April 04, 2004

Introducing Dryden

I've had a few people (including some in the town) ask for more information about the town generally, in addition to the detailed information I'm providing in individual blog entries. This entry is intended to address those questions, and it will be updated on a regular basis whenever I get around to it.

The Town of Dryden has been on the map since the 1790s, when it was created as one of the townships in upstate New York's Military Tract, and named after poet John Dryden. Two hundred plus years later, it is a largely rural and suburban area between the cities of Ithaca and Cortland, and part of Tompkins County (map). It contains two villages, Dryden and Freeville, as well as a college, Tompkins-Cortland Community College (TC3), within its 94 square miles.

When it was originally surveyed, the town was drawn as nearly a square along the southern edge of the Military Tract. Seven of its hundred lots along the southern edge of the town were set off to Caroline in 1887, but otherwise the town has retained its largely square shape.

Town of Dryden map
Town of Dryden map, showing state highways, villages, creeks, and lakes.

That shape straddles a number of divides, with forested hills in its southern reaches, part of the eroded Appalachian plateau, and more rolling terrain further north in the Great Lakes plains. The best farmland tends to be in the north and east of the town. Though there is scattered farming all over, many old Dryden farms which didn't have excellent soil are now state forest, privately held woods, or developed for other use. The entire area is loosely connected to both the Southern Tier region of New York and Syracuse. Dryden isn't far from the northern edge of the 607 area code, and the change in zip codes from 14 to 13 crosses the town. While most of the town is in the Great Lakes watershed, the southeast corner is in the Susquehanna River watershed.

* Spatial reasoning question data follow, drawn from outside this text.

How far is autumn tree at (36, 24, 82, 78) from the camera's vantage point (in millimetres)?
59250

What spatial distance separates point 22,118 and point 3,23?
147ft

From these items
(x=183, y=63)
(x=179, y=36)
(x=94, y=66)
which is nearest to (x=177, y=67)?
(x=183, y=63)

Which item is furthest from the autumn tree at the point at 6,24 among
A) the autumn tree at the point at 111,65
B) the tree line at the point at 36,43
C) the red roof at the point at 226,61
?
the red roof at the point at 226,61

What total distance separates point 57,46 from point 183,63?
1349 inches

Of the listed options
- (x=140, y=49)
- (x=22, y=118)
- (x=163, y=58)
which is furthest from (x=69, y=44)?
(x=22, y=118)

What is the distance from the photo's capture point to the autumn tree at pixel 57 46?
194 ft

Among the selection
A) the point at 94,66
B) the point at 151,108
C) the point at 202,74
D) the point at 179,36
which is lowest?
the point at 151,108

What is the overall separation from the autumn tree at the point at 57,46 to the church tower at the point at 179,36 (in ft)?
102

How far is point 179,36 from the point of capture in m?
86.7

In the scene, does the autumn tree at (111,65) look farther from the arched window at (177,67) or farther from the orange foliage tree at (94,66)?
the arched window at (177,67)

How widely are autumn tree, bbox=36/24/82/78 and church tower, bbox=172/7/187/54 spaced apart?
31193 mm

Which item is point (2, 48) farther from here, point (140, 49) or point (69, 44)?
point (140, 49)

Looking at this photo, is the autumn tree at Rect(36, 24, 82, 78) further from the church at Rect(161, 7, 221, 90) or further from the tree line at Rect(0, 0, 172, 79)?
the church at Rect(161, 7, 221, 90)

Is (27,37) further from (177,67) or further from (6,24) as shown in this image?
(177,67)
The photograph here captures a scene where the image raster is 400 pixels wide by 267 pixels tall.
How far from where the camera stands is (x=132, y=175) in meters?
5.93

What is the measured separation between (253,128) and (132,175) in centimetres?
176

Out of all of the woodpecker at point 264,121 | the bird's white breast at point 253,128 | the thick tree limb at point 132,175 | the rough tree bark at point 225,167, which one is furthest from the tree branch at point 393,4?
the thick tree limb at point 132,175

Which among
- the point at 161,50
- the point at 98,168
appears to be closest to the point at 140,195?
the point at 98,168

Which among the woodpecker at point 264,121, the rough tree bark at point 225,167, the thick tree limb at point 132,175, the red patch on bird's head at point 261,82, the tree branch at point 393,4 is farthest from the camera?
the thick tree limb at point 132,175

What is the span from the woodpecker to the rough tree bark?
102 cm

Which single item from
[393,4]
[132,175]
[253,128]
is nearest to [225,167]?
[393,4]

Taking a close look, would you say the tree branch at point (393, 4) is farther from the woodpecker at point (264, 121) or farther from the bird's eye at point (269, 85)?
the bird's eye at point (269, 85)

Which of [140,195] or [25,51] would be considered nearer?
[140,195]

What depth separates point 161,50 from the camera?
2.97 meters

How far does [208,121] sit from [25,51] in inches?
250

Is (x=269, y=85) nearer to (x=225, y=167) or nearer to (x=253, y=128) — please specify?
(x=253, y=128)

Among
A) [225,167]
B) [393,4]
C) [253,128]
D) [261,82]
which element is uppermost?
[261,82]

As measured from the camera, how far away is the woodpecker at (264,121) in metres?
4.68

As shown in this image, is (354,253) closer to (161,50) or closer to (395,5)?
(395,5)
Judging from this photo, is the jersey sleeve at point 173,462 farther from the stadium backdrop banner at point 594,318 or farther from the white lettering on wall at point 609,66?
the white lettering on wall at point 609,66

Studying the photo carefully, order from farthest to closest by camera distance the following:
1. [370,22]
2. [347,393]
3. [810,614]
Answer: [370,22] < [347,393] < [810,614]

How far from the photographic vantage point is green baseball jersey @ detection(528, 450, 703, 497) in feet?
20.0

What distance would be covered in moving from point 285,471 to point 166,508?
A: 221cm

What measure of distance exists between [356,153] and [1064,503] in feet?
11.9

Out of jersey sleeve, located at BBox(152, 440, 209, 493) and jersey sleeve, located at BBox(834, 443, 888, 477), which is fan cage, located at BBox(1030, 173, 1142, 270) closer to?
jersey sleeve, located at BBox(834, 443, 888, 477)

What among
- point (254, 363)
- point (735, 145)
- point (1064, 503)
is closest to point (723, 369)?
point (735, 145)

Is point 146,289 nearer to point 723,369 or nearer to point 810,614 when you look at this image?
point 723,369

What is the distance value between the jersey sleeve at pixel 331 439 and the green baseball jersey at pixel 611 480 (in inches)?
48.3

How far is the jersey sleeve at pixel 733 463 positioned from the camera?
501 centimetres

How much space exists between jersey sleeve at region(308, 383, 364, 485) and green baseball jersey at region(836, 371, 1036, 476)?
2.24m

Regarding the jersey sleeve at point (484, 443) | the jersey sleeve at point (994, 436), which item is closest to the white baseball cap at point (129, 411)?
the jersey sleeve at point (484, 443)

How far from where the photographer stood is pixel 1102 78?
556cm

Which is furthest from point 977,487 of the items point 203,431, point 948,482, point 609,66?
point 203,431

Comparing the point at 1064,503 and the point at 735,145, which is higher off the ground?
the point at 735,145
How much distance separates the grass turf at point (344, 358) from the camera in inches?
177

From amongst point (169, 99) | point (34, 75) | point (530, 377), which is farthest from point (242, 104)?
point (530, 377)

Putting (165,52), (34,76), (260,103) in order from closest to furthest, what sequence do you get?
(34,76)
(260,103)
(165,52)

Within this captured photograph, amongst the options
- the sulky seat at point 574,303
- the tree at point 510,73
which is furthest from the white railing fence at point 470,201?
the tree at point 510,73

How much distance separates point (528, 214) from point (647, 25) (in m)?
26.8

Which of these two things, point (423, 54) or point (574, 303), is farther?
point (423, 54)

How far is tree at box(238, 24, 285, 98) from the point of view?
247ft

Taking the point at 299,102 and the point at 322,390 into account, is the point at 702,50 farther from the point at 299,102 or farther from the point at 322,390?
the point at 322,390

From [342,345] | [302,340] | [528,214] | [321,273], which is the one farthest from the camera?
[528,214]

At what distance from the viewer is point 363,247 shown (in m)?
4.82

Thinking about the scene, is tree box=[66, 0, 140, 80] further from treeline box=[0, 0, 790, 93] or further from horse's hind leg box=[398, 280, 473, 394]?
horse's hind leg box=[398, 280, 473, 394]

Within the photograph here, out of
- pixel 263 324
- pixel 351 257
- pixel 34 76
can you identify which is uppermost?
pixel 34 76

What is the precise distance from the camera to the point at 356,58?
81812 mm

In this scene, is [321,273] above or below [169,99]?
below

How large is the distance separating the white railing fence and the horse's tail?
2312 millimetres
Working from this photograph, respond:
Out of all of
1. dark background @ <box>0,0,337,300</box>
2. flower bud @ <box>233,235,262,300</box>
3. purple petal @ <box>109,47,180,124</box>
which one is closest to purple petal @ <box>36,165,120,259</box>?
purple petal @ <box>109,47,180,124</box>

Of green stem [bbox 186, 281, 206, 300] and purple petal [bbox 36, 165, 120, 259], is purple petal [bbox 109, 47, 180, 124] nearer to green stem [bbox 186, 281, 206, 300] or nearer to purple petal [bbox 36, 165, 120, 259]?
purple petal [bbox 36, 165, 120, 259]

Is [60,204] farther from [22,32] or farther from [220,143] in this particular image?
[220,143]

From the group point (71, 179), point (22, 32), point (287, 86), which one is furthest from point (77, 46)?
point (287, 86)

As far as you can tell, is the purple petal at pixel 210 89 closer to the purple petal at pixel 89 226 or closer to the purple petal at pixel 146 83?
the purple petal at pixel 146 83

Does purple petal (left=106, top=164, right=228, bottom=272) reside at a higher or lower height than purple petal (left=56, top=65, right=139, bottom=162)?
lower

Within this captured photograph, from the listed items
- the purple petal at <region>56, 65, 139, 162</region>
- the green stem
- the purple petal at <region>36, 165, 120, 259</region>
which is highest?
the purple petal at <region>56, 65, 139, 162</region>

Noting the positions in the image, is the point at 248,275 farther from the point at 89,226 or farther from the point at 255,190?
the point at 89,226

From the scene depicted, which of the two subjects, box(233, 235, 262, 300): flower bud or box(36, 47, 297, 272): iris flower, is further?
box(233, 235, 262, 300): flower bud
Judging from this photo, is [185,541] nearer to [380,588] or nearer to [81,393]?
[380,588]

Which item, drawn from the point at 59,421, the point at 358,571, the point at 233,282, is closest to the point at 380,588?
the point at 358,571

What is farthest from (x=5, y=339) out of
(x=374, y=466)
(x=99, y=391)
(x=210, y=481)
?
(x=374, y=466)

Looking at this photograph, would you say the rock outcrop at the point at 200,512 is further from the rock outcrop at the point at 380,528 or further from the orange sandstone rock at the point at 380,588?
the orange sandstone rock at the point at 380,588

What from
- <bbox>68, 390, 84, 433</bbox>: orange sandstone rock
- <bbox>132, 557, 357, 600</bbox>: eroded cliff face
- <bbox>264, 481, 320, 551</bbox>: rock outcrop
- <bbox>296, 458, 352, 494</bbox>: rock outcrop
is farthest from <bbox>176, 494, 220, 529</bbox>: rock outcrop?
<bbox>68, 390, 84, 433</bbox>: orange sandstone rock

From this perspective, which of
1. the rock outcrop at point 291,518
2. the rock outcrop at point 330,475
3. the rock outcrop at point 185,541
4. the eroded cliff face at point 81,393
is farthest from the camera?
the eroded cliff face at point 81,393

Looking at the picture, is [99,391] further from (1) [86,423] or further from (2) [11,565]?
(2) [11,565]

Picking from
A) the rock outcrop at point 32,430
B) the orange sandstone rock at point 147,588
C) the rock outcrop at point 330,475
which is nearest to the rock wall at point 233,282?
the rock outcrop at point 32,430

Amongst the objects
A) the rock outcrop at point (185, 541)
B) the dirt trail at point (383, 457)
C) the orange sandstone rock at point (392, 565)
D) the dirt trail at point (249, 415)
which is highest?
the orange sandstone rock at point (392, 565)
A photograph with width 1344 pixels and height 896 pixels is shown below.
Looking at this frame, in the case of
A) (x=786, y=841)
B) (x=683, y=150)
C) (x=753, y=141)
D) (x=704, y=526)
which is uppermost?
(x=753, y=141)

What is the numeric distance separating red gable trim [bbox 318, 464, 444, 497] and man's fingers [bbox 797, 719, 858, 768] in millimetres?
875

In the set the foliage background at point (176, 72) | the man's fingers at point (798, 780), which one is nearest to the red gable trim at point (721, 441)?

The approximately 13,000 people living in Dryden are themselves divided in a number of ways. The hilly southern side of town tends to be in the Ithaca zip code and Ithaca City School District. To the north and east of the area where Routes 13 and 366 overlap are the Dryden Central School District, and the Etna, Dryden, McLean, and Freeville zip codes. Ithaca Journal newspaper boxes predominate in the southwest of the town, and Cortland Standard boxes in the northeast. The far southwest corner of the town, Bethel Grove, is also largely connected to Ithaca, but along a different state highway, Route 79.

Within the Town, there are two villages, Dryden (1,832 people in 2000) and Freeville (505 people in 2000). There are also several hamlets, which in New York means roughly "populated area without a municipal government of its own". Varna, along the western border with the Town of Ithaca, has about 679 people, while Etna, further north and east along Route 366, has about 379. The hamlet of McLean straddles the border with the Town of Groton in the northeast, and the Dryden side of it includes about 324 people. Other areas in the town with a distinct identity include Bethel Grove in the far southwest, Ellis Hollow to its north, and West Dryden in the northwest.